我转向你,你安静地躺在床上,连呼吸都很难被觉察,这一刻你是那么的纯真。眼睛紧紧闭着,长长的睫毛投下一片阴影,皮肤在灯光的映照下有点苍白,嘴唇也抿得有些干燥,仿佛回到了小男孩的样子,一点在商场上的沧桑感都不曾沾染。
夏日的午后知了在窗外吵得人心烦意乱,数学老师在黑板上画着无聊的象限坐标,全班同学伏着课桌昏昏欲睡。你呢?仰着头靠着窗边早就睡得稀里糊涂了,阳光从外面穿透进来,铺洒在你的脸上,你的皮肤像透明的一样,泛着淡淡的光。无意间回头望见了这一幕,惊艳了我的整个青春。
我垫着脚尖靠近你,在床边缓缓蹲下,握住你正在输营养液的手,感受你的体温。吊瓶里的水珠一粒一粒淌下来,滴答滴答,和我扑通扑通的心跳不谋而合。
我怎么也忍不住,眼泪啪嗒啪嗒地往下掉。
何海滔:和他说说话吧,医生说他是可能被唤醒的。
陈丹心:我是陈丹心,我来了,阳明,我来了。
你听到了吗?我从英国回来了。
如果你听见了,就给我一点回复好不好?
(抬头看看何海滔)
何海滔:(心领神会)芷欢,他们几个要走了,我们送一送吧。顺便买点水果回来给伯父吃。

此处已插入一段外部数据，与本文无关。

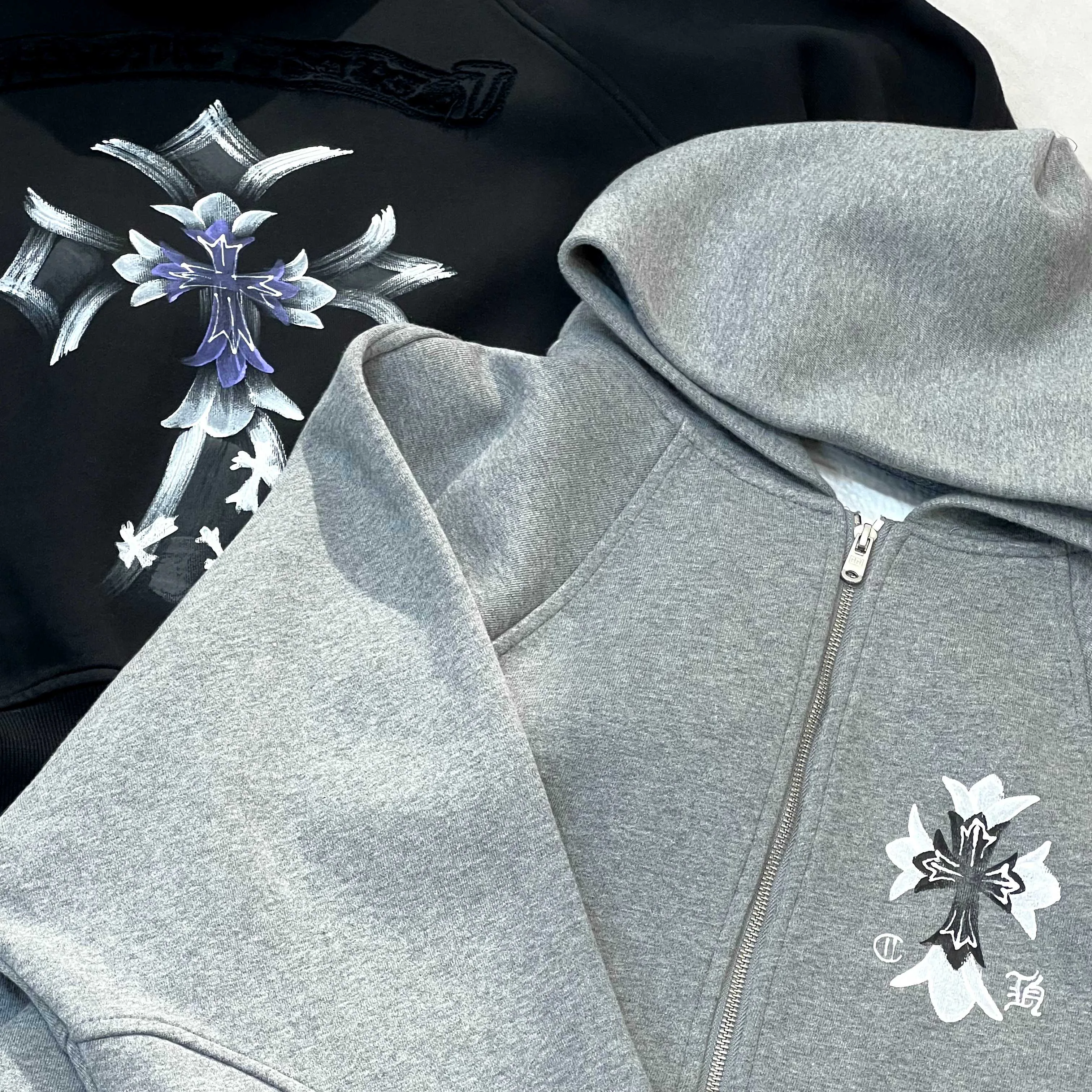 Свитшоты И Худи Мужские Chrome Hearts 114457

虽然很无奈,白芷欢还是随他们走了。卫阳明的爸爸也很明白,他主动说:“我去外面客厅抽根烟,你好好陪卫阳明说说话,有什么事叫我。”
终于房间里面只剩下了我和你,我可以说任何我想说的话了,不用在乎他人的感受,那么从这一刻开始只属于我们的对话,又从何说起呢?

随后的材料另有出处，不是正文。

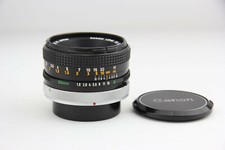 Canon FD 50mm 1:1.8 S.C. Canon FD Mount Objektiv # 8261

我喜欢看到你在我眼前走来走去,哪怕不看我一眼,也不和我说一句话,连我的存在也不关心,都没有关系,因为你站立在我的眼前,就是我这辈子最大的幸运。能够让眼神跟着你的脚步移动,看你和同学们肆无忌惮地笑闹,看你埋头对着一个问题冥思苦想,看你在篮球场上像王子一样英姿煞爽。
只要你能让我看见你,我就可以内心充满欢喜。如果说我是磁石的北极,你就是磁石的南极,只要你一出现,我就不由自主地被吸过去。你是自带光电的人物,我的眼睛异常黑暗,所以你的身影总能第一时间攫取我的所有视线。